**Your task**
Please write out the section of the personal essay on gender dysphoria starting at "There are still a" and ending at "Until next time.", with no changes.

───── Supplied text

When there is a down, and there still are downs from time to time, the time to recovery is quicker. I’ve always felt in touch with my emotions, probably a little too much for a genetic-male if that’s a way to describe my innate gender, those emotions were a bit of a mess and hard to listen to, to understand fully what my inner ego was trying to say. I listened in English but my inner self was speaking Denialish (Denialish – To speak to truth of ones denial). Shouting at me, ‘You really need to start dealing with this.’ but all I heard was ‘blah blah, dress up, make-up, go meet your friends in Bristol again.’ and so the cycle continued. Fore-filled by a night out as a fictional version of myself that like Cinderella ended at midnight, actually it was more like four in the morning by the time I got back. In fact the longest night I remember was driving all the way back from London and offering to take a T-friend to her house that was another hour away. By the time I drove to her place and then back down to the city to my own place the sun was rising and it was six a.m. As much as I never regret those days, it was something I had to do, was it all really worth while?

I tied a layer of hair up. Applied a fine mist and stroked two hundred degree plates to the tips which I’ll probably regret the split-ends in the morning like a bad hangover. I pulled the tie from my hair and allowed the top layer mess of waves to fall. I applied another cloud of heat protection mist over the final layer and worked on small sections. I felt little aches of masculinity evaporate in the steam and ions with every stroke of my straighteners.

I find that whenever I have a session with the psychologist I return home feeling reset. Able to start again. Whatever has set me back gets eradicated. Once again I am able to deal with it. My psychologist sessions are now done but there are still some days I need to reset myself and sometimes just a little simple thing like straightening my hair or just applying a little make-up will make me feel that much better. It’s either that or chocolate and I think I’ve been hitting the Flakes a little too much recently.

There are still a number of weeks until I next visit the psychiatrist to find out what the next steps are medically; that’s if they have followed it up. It’s a hard wait given the two years or so that I’ve been in their care but there is only so much lipstick I can apply before it runs out. My life feels like it’s on hold when it comes to my gender dysphoria but in reality it isn’t. It’s completely in my control. I can make any progress I want using the tools they have given to me to deal with what comes my way. Whether it’s dealing with my feminine expression with the people who don’t know yet or life-emotions like broodiness or even relationships (or the lack of). Even if I get a set back it just means starting again. “Day one, start all over again.”

Until next time.

──────────
───── Entries shown

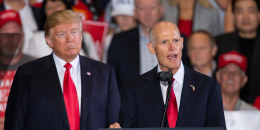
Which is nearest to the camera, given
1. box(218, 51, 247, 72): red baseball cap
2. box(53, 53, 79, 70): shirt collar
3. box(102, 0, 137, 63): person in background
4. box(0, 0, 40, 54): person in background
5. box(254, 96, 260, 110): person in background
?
box(53, 53, 79, 70): shirt collar

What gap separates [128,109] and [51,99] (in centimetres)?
52

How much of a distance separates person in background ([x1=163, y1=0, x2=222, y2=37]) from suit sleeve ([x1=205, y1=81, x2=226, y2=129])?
10.3 ft

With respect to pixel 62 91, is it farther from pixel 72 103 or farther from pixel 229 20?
pixel 229 20

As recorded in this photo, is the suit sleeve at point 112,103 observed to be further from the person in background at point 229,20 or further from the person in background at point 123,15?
the person in background at point 229,20

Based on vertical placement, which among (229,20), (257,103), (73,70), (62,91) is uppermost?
(229,20)

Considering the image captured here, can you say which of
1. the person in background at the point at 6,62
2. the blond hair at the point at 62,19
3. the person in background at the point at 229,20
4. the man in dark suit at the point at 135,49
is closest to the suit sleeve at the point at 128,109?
the blond hair at the point at 62,19

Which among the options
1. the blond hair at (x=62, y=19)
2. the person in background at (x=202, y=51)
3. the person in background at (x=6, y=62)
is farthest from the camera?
the person in background at (x=202, y=51)

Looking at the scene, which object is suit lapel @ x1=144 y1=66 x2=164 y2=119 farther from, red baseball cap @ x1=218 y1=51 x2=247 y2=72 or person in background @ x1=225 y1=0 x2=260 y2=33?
person in background @ x1=225 y1=0 x2=260 y2=33

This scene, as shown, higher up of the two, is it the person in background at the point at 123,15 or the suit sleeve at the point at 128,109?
the person in background at the point at 123,15

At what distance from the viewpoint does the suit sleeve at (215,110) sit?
302 centimetres

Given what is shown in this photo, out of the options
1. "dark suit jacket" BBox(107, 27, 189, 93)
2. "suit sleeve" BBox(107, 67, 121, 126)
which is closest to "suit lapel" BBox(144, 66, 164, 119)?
"suit sleeve" BBox(107, 67, 121, 126)

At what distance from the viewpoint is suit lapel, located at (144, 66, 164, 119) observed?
10.1 feet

──────────

**Output below**
There are still a number of weeks until I next visit the psychiatrist to find out what the next steps are medically; that’s if they have followed it up. It’s a hard wait given the two years or so that I’ve been in their care but there is only so much lipstick I can apply before it runs out. My life feels like it’s on hold when it comes to my gender dysphoria but in reality it isn’t. It’s completely in my control. I can make any progress I want using the tools they have given to me to deal with what comes my way. Whether it’s dealing with my feminine expression with the people who don’t know yet or life-emotions like broodiness or even relationships (or the lack of). Even if I get a set back it just means starting again. “Day one, start all over again.”

Until next time.